张海伦, 许庆, 高博麟, 王建强, 李克强

清华大学车辆与运载学院北京 100084

收稿日期:2023-06-02 修回日期:2024-03-07 出版日期:2024-05-20 发布日期:2024-07-24
作者简介:张海伦,男,1992年出生,博士后。主要研究方向为驾驶人认知与行为建模。
E-mail:Iszhanghailun@outlook.com
许庆,男,1984年出生,博士,副研究员。主要研究方向为智能网联汽车决策与控制。
E-mail:qingxu@tsinghua.edu.cn
高博麟,男,1986年出生,博士,副研究员。主要研究方向为智能网联驾驶系统动态设计与控制、车路云一体化协同感知、决策和控制。
E-mail:gaobolin@tsinghua.edu.cn
王建强(通信作者),男,1972年出生,博士,教授。主要研究方向为智能车辆感知、决策与控制驾驶员行为特性分析与建模。
E-mail:wjqlws@tsinghua.edu.cn
李克强,男,1963年出生,博士,教授。主要研究方向为智能汽车与智能交通系统、混合动力电动汽车整车控制系统、车辆噪声振动分析与控制。
E-mail:likq@tsinghua.edu.cn
基金资助:
国家自然科学基金(52131201)和北京市自然科学基金(3244031)资助项目。

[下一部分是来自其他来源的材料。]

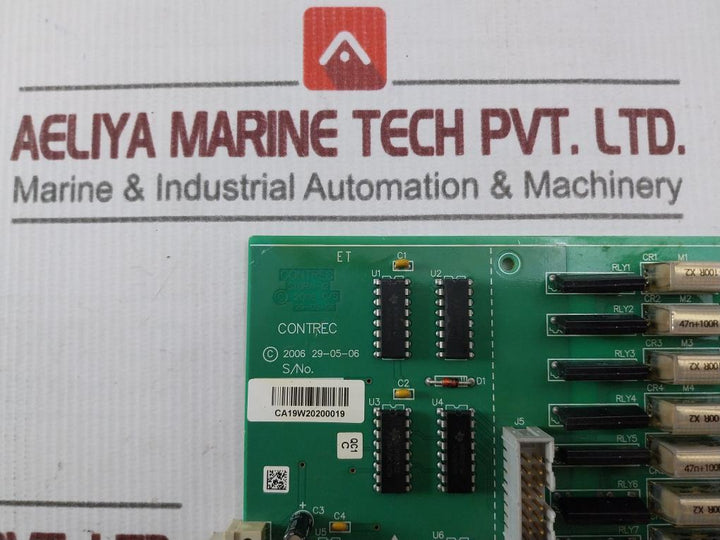 Contrec S10Ra-ssr-i2 Pcb Relay Board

Driver Response Mechanism in Connected Environment—A Case Study of Qualitative Effect Analysis and Quantitative Driving Pattern Extraction of Intersection-approaching Behavior

ZHANG Hailun, XU Qing, GAO Bolin, WANG Jianqiang, LI Keqiang

School of Vehicle and Mobility, Tsinghua University, Beijing 100084

Received:2023-06-02 Revised:2024-03-07 Online:2024-05-20 Published:2024-07-24

摘要/Abstract

摘要： 智能网联技术的发展为交通安全和效率的提升上提供巨大机遇。然而现有研究未能深入阐述网联环境下驾驶人对环境的认知响应机制，缺乏网联环境下驾驶模式定量分析。提出研究交叉路口接近行为过程和响应机制的方法，探索驾驶人在网联环境下的交通行为学机理。在驾驶模拟器中设计两种驾驶场景，分别为基准传统环境和对照网联环境，在对照网联环境组中，向驾驶人提供交通灯相位和当前相位状态剩余时间。采集34名驾驶人视觉交互信息、车辆运动学和驾驶人操作行为特征等参数。分析人机交互界面的交互频率和累积时间百分比、首次交互时间和响应时间，以及驾驶人接近交叉路口的行为特征。建立贝叶斯非参数方法结合文本聚类算法的驾驶模式提取模型，实现对驾驶模式定量描述。结果表明，在红灯和绿灯相位下的人机交互特性存在显著差异，首次交互时间和响应时间高度相关，网联环境可以显著提升交叉路口通行效率，改善驾驶行为。所提出的驾驶模型可以有效描述路口接近行为的6种驾驶模式，网联环境可以降低23.7%的加速行为，平稳驾驶概率提升25.0%。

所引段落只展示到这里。